Hangin' out with the Mr. Met mascot. That's the kind of company the 2012 World Champions are keeping these days.

So we're officially free to start seriously considering San Francisco's 2014 MLB season which kicks off in six months and three weeks– on Monday March 31, 2014 in Arizona.

And there is every reason to believe the Giants can regroup and come back next year with a strong, contending team.

But before we dive into the good news about this team's future, there is one very large elephant that needs to be put on the table (followed by repeatedly pounding the table with our fists). Only then we can freely get into what this team needs to do, and speculation about what they will do.

The 2013 San Francisco Giants are 66-80, 20 games out of first place in the NL West. Their offense is 26th out of 30 MLB teams in runs scored with 556. To contrast, the Boston Red Sox lead all of baseball with 766 runs– 210 runs more than the Giants. San Francisco is 29th overall in home runs with 89.

Giants pitchers are 21st of 30 MLB teams in ERA (4.05) and 20th in WHIP (1.32).

My point here is, what happened in 2013 wasn't a fluke. It wasn't a series of bad breaks that could easily have gone the other way. It wasn't an unlucky inning here or there that made all the difference between a good season and a failed season. This was a global, catastrophic, season-long implosion of stinky poo.

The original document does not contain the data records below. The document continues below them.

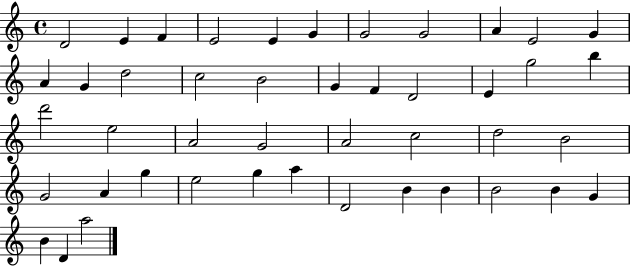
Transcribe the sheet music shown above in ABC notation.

X:1
T:Untitled
M:4/4
L:1/4
K:C
D2 E F E2 E G G2 G2 A E2 G A G d2 c2 B2 G F D2 E g2 b d'2 e2 A2 G2 A2 c2 d2 B2 G2 A g e2 g a D2 B B B2 B G B D a2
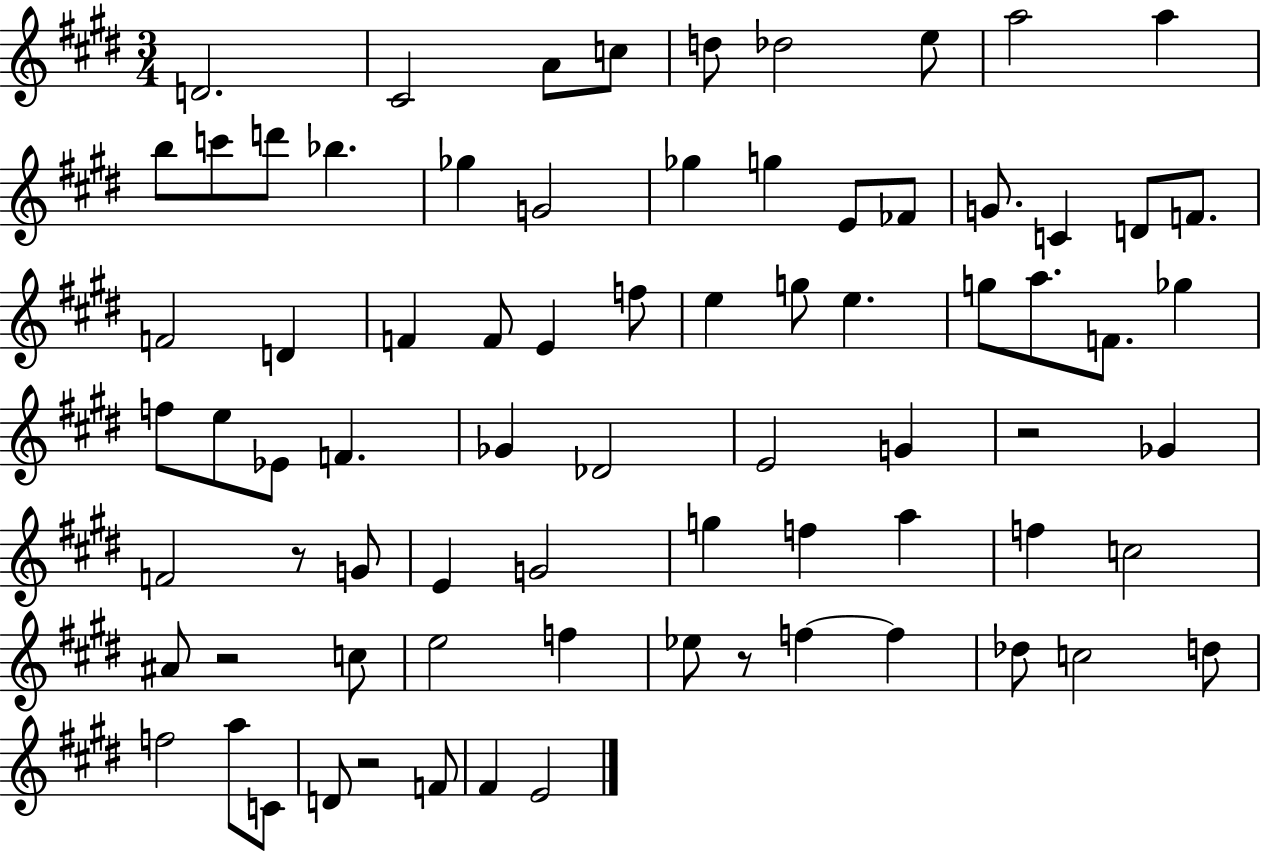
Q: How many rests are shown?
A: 5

Sometimes it's hard to see the harsh realities. The Giants organization is in the business of being all positive all the time, so don't look there for anything other than the date of next fan giveaway day.

Same goes for the local broadcasters, who continue to sing the praises of Ryan Vogelsong (3-5, 1.62 WHIP, 5.82 ERA), or repeat for the 26th time that Tim Lincecum has finally turned it all around (9-13, 1.33 WHIP, 4.40 ERA). And I realize that's part of their job and I respect that.

But to understand the depth of the 2013 morass, we might start looking at the numbers and the statistical trending on our own. That way we might begin to fully understand how the Giants came to be 20 games out of first place. And that's our starting place to examine exactly where this team needs to go over the next six months to become relevant once again in the National League.

Let's begin with some breaking news: the retooling of the 2013 San Francisco Giants isn't just about getting a power hitter and a starter.

Sure, both the offense and starting pitching need serious help, but there's also a series of systemic problems within the organization that have to be addressed: the inability to make major trades, the lack of position players being produced in the minor leagues, the "cross-your-fingers" strategy of signing cheap marginal players and giving them critical roles.

All of which can be fixed, both short term and long term. And all of which I believe will be fixed.

Over the next couple of months The Giants Cove will conduct a four-way breakdown of what the renewed and retooled San Francisco Giants should look like:

> Offense. Scoring runs has been undervalued and neglected by the front office for years. There is no reason for this team not to have power hitters. Period.     

> Starting pitching, which has long been the key to Giants success, is now sitting in the front yard up on blocks and getting old and rusty.

> The bullpen. If management really believes a solid pen is the key to winning, why did they allow the 2013 bullpen to fall apart?

> Outfield and infield defense. We all agree that excellent defense is important. But even the best gloves in the game can't begin to replace the lack of a serious offense. Sometimes you have to choose one or the other. 

As we get closer to the 2014 season let's also agree to one very spiritually important commitment: there will be no whining about the Los Angeles Dodgers and their deep pockets. The San Francisco Giants are in the top 10 teams with the highest MLB team revenue, so their pockets are more than deep enough to get the job done if the desire is there.

Trust me. The San Francisco Giants' 2014 season will be all about success, not excuses.